The corner of the internet concerned with Mormon issues has been aflutter recently over a new ad campaign created by the Church of Jesus Christ of Latter-day Saints, featuring profiles of church members, showcasing their achievements, their individuality, their likability. It turns out that Mormons can be professional surfers and talented skateboarders. Having grown up Mormon in a small Mormon town, I’ve long appreciated the complexity of Mormon character and the uniqueness of individual Mormons, and I’m totally down with a project to reveal that to the rest of the world. I just wish the church hadn’t spent the last three decades encouraging, if not demanding, homogeneity and blandness – or, to use the official LDS term for the virtue of uniformity, correlation.

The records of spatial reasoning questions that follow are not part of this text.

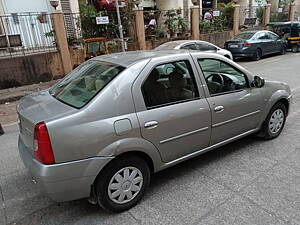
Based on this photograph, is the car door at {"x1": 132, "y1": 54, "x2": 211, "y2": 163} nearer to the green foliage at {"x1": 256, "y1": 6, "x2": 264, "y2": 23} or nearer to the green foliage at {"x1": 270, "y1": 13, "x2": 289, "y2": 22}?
the green foliage at {"x1": 256, "y1": 6, "x2": 264, "y2": 23}

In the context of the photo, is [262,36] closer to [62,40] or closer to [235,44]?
[235,44]

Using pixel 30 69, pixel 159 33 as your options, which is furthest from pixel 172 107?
pixel 159 33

Originated in the early twentieth century but not emphasized until the 1970s, correlation was a program that consolidated central control and enforced consistency and sameness as much as possible throughout the church.
So the new ads, challenging the effects of correlation, are overdue. However, they’re not perfect.
As ECS of Feminist Mormon Housewives notes, there’s a bait and switch going on in the profiles of women: most featured profiles showcase “women with small children who choose to work outside the home in demanding careers,” which is not the ideal Mormon women are told to aspire to – instead, they’re encouraged to be stay-at-home-moms whenever possible. ECS concludes that if the church doesn’t address the discord between what it tells its own members Mormon families should be like, and what it tells the rest of the world Mormon families are like, then “this PR campaign is disingenuous at best, and just plain gross, at worst.”
I thought the Mormons had changed their teachings on women and the workplace.